Denn die CDU beantragte eine Unterbrechung der öffentlichen Sitzung und setzte dies mit Hilfe der FDP und gegen den Protest der Opposition durch. Der Ausschuss solle zunächst in nicht-öffentlicher Sitzung klären, was an den von der SPD erhobenen Vorwürfen dran sei, Sanders Haus enthalte dem Ausschuss Akten vor. »Sander unter Manipulationsverdacht«, hatte die SPD eine Pressemitteilung überschrieben und große Lücken in den Dokumentenbeständen des Umweltministeriums moniert.

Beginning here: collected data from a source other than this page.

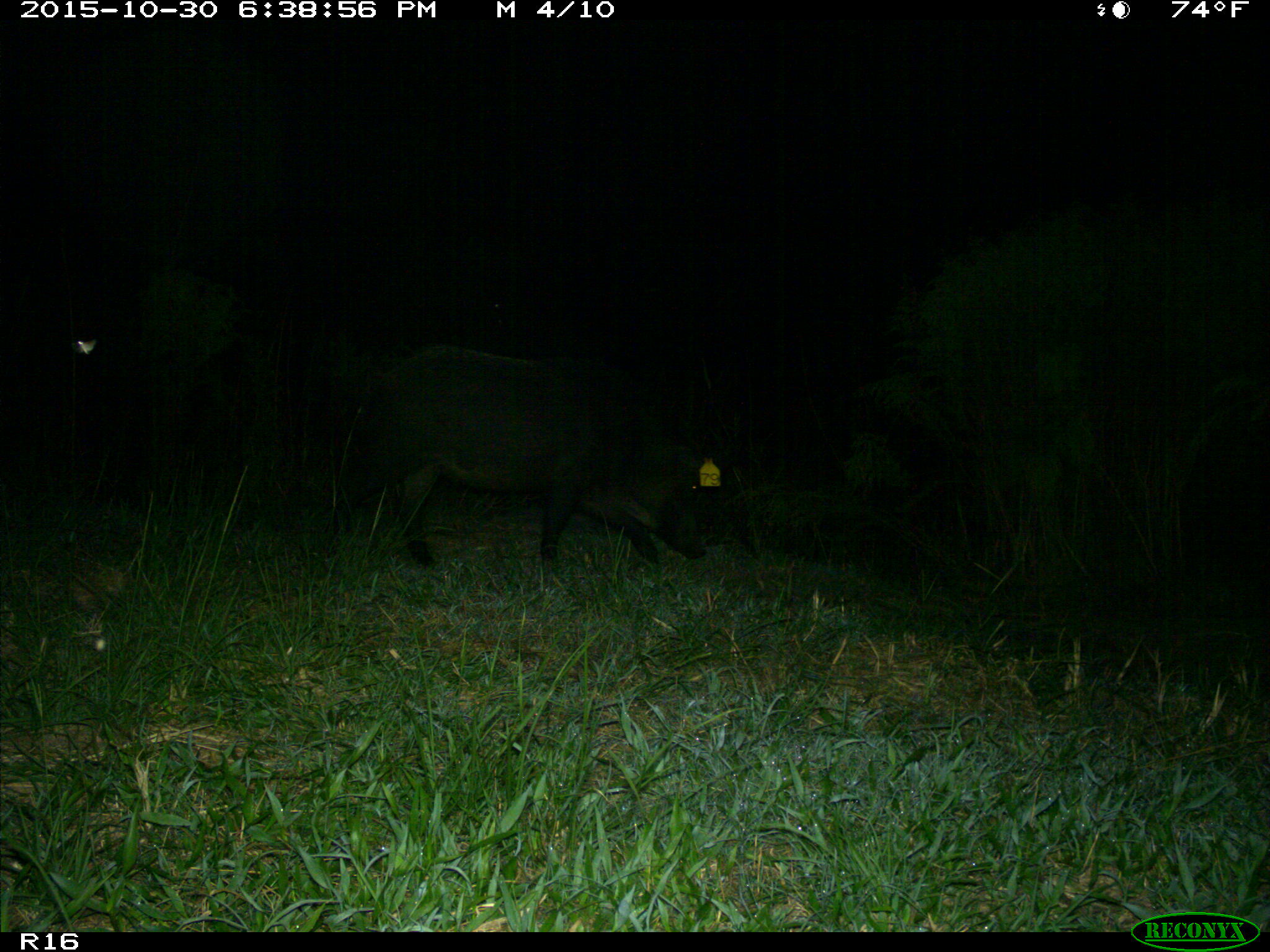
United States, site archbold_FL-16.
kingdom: Animalia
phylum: Chordata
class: Mammalia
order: Artiodactyla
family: Suidae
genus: Sus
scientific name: Sus scrofa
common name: wild boar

Gestern glaubte die SPD, ihre Behauptung beweisen zu können. Unterlagen des Ministeriums belegten, »dass Akten vorenthalten, verstümmelt und verfälscht wurden«, sagte SPD-Obmann Detlef Tanke. So fehle ein Schriftwechsel zwischen dem Umweltministerium, dem Landesbergamt und der Gemeinde Wittmar in den zur Verfügung gestellten Akten. In einem weiteren Fall, der einen Besuch des früheren Bundesumweltministers Sigmar Gabriel (SPD) im Bergwerk Asse betreffe, seien maßgebliche Teile der Akte vor der Überstellung an den Ausschuss »augenscheinlich« entfernt worden.

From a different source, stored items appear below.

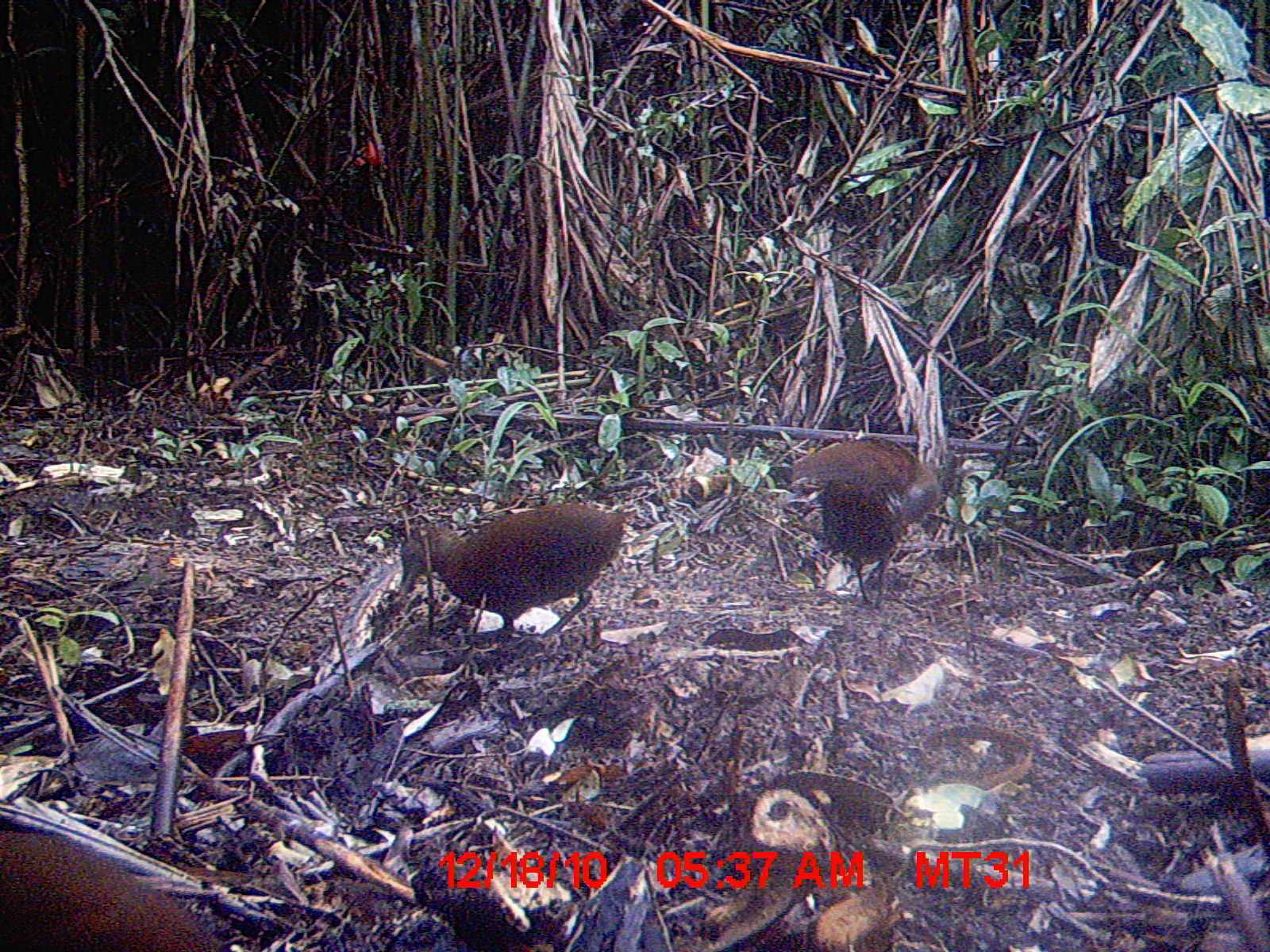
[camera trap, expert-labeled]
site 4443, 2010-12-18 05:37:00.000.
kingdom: Animalia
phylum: Chordata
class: Aves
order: Gruiformes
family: Sarothruridae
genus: Mentocrex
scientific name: Mentocrex kioloides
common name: madagascar wood rail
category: canirallus kioloides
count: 1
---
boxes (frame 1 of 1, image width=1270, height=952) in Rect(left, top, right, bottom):
canirallus kioloides: Rect(395, 501, 636, 639); Rect(3, 818, 230, 952); Rect(781, 434, 940, 607)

Sander müsse deshalb umgehend zurücktreten, forderte Tanke. Sollte er dies nicht tun, fordere die SPD Ministerpräsident Christian Wulff (CDU) auf, »diesem unwürdigen, unverschämten und verfassungswidrigen Treiben des niedersächsischen Umweltministers ein Ende zu setzen und Herrn Sander abzuberufen«. Auch Grünen-Fraktionschef Stefan Wenzel bekräftigte, die vom Ministerium überstellten Akten seien nicht vollständig.

Drei Minuten später und drei Meter entfernt, lehnte Sander einen Rücktritt ab. Dem Untersuchungsausschuss seien seines Wissens alle fraglichen Dokumente überreicht worden, sagte er sichtlich nervös. Im Übrigen finde er es »merkwürdig, dass mein Rücktritt gefordert wird, ohne dass ich mich vorher zu den Vorwürfen äußern konnte«.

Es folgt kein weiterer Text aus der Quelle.